The GeoSpock database creates an ingestor cluster every time you ingest data into the GeoSpock database. As part of the GeoSpock CLI command that ingests data, you must specify the number of ingestor instances you want to include in this cluster. It is recommended that you have one ingestor instance for every one billion source input data rows.

Once the ingest is complete, the GeoSpock database automatically destroys the ingestor cluster.

Ingesting data for a new dataset

To create a new dataset using the GeoSpock CLI, use the dataset-create command as follows:

$ geospock dataset-create --dataset-id taxiData --data-url "s3://path-to-file/nyc-new-taxi-data-Pickups-Snapped-sample.csv" --data-source-description-file c:/path/to/the/sampleDescription.json --instance-count 5 

...where:

Setting

Description

Data type

--dataset-id The name of the dataset. This setting accepts lowercase alphanumeric characters only. ID
--data-url

The location (URL) of the source input data. This can be either a folder rather than a single file.

String
--data-source-description-file

The location of the file describing the fields in this source input data. This file can be in a local directory or an AWS S3 bucket.

String
--instance-count

The number of ingestor instances to use for this ingest.

As a guide, you should divide the number of source input data rows you want to ingest by 1 billion and that gives you the number of instances you should use. So if you want to ingest 50 billion lines of source input data, you should use 50 ingestor instances in your cluster.

Integer

This creates the specified dataset and triggers the ingestion of its data from a specified source (URL), using the specified data source description file.

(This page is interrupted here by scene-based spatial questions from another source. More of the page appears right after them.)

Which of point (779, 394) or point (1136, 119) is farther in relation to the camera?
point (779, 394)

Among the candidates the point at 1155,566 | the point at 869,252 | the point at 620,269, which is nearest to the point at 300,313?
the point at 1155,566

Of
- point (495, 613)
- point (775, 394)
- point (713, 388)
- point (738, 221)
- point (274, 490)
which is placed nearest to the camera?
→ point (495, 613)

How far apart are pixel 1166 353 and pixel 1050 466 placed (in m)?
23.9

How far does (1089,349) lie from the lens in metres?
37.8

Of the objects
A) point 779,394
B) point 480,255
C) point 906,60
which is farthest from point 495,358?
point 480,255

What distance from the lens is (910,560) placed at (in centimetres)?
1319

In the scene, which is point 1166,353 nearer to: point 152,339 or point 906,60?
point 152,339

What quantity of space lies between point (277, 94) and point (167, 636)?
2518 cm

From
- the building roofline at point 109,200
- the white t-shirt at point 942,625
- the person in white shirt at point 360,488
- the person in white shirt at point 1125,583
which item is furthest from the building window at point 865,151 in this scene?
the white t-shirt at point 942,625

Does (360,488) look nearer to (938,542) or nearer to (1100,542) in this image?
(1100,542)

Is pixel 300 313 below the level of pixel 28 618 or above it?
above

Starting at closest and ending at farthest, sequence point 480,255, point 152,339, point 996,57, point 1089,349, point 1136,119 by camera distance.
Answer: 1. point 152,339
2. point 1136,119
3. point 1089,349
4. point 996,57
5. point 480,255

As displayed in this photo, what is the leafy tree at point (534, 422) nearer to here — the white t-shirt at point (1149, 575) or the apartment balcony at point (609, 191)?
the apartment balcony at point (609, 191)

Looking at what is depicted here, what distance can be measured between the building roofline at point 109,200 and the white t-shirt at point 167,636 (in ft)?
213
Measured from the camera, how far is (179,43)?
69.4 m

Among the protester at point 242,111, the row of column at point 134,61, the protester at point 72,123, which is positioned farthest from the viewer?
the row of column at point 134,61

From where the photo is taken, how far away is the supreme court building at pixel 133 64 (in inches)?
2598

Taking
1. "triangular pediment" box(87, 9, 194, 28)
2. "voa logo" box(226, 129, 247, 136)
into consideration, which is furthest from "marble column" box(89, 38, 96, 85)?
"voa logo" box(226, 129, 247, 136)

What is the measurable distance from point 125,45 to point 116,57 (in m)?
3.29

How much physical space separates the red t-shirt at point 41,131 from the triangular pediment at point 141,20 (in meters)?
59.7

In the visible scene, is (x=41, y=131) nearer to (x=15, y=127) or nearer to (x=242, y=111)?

For more information about this command, use the GeoSpock CLI's help command.

Checking the progress of your ingest

To check the status of the dataset whilst your data is being ingested, use the following GeoSpock CLI command:

$ geospock dataset-status --dataset-id <dataset ID> 

This gets information about the specified dataset, including its title, a summary of its contents and the status of the most recent operation on that dataset, for example.

$ geospock dataset-status --dataset-id nycTaxiData 
{
    "id": "nycTaxiDat",
    "title": "nycTaxiDat",
    "description": "Ingested from \nycTaxiDat\u201d on 1/23/2020-09:45:49",
    "createdDate": "2020-01-23T09:45:50Z",
    "operationStatus": {
        "id": "opr-ingesttest1-7",
        "label": "Data ingested",
        "type": "INGEST",
        "status": "COMPLETED",
        "lastModifiedDate": "2020-01-22T16:57:14.985Z",
        "createdDate": "2020-01-23T09:45:51Z"
    }
}

For more information about this command, use the GeoSpock CLI's help command.

Before you can use this datasest in your queries, you must give GeoSpock database users permission to access your ingested data; see Adding permissions to your ingested data.

Ingesting data for an existing dataset

If you already have a dataset, you can add new data when it becomes available by running an incremental ingest. This enables you to add new data to an existing set of data without re-ingesting all of the source input data. Say, for example, you have a set of sensors collecting data around a city and you ingest all the data you have collected so far from these sensors into a dataset. When required, you can add the latest sensor data to this dataset, enabling you to see how the trends in your data change over time.

To run an incremental ingest, use the GeoSpock CLI to run the dataset-add-data command:

$ geospock dataset-add-data --dataset-id bankData --data-url "s3://path-to-file/osm-us-banks-no-other-with-radius-metres.csv" --instance-count 5

To make sure that duplicated data rows are not created during an incremental ingest, you must only ingest new data rows in the files or folders. Re-processing data rows that have already been ingested results in duplicate data rows, as well as increasing the cost of the incremental ingest because each data row has to be processed. To keep your datasets accurate and to reduce your ingestion costs, consider creating a directory in your S3 bucket that contains just the new data rows. For guidance on how to organize your source input data files, see Organizing your data files.

You should also make sure that new data rows have the same field order and data format as the original data.

Use the dataset-status command to check the status of your incremental ingest.